Kapal penyelamat MSF, Geo Barents, ditahan dan didenda karena diduga gagal memberikan informasi yang diperlukan kepada otoritas Italia. LSM mengatakan data yang disengketakan hanya dirilis jika terjadi kecelakaan dan tidak diperlukan dalam keadaan normal.
Bertotto mengatakan solusi yang diusulkan pemerintah – menghentikan keberangkatan pengungsi dan membongkar jaringan perdagangan manusia – tidak realistis.
Kapal karam hari Minggu terjadi di Laut Ionia, lengan Laut Mediterania yang menghubungkan Italia dengan Yunani dan Turki di timur.

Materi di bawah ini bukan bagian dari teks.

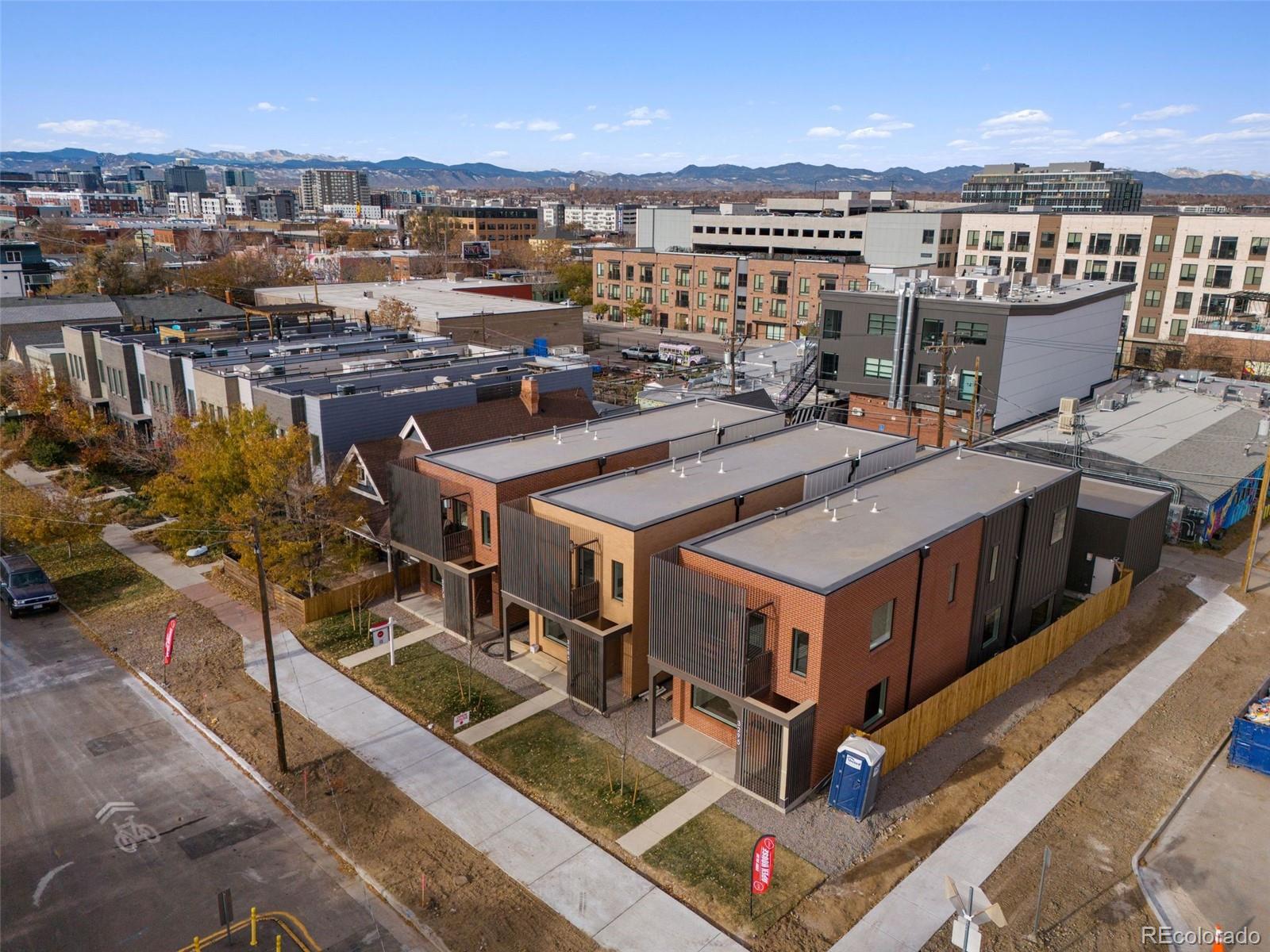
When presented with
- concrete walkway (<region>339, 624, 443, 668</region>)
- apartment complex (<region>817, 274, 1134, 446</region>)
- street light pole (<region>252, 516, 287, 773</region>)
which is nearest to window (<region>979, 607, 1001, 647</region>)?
concrete walkway (<region>339, 624, 443, 668</region>)

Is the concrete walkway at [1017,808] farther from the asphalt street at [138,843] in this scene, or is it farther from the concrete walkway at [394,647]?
the concrete walkway at [394,647]

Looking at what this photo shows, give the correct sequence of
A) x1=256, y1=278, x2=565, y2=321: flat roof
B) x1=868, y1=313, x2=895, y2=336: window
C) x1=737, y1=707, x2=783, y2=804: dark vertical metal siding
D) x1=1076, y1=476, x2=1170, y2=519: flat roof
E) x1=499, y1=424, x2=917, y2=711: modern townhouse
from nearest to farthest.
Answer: x1=737, y1=707, x2=783, y2=804: dark vertical metal siding < x1=499, y1=424, x2=917, y2=711: modern townhouse < x1=1076, y1=476, x2=1170, y2=519: flat roof < x1=868, y1=313, x2=895, y2=336: window < x1=256, y1=278, x2=565, y2=321: flat roof

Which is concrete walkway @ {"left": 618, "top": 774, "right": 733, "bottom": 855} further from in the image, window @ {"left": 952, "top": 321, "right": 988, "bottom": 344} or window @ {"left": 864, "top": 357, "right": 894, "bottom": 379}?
window @ {"left": 864, "top": 357, "right": 894, "bottom": 379}

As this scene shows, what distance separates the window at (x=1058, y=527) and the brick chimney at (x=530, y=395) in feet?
74.0

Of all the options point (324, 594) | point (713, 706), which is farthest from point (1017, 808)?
point (324, 594)

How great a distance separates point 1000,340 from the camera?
1922 inches

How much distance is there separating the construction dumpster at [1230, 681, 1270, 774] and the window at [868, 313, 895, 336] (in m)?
34.5

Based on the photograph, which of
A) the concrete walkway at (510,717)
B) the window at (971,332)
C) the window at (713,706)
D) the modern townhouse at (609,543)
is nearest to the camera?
the window at (713,706)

Badan amal tidak mengoperasikan kapal penyelamat di bentangan ini, melainkan memusatkan operasi di rute Mediterania Tengah antara Italia dan Afrika Utara, yang dianggap paling mematikan.
Italia meluncurkan operasi angkatan laut dan udara yang disebut Mare Nostrum pada 2013 yang berakhir setahun kemudian tanpa penggantian, selain yang diusulkan oleh badan amal, hanya membawa sebagian kecil pengungsi ke tempat aman.
Badan perbatasan Uni Eropa Frontex tidak memiliki mandat untuk mencari atau menyelamatkan pengungsi di laut.
“Tidak mungkin menghindari lebih banyak tragedi tanpa memulihkan operasi penyelamatan (pemerintah),” kata Bertotto. “Insiden ini merupakan kerusakan tambahan dari kebijakan Eropa.”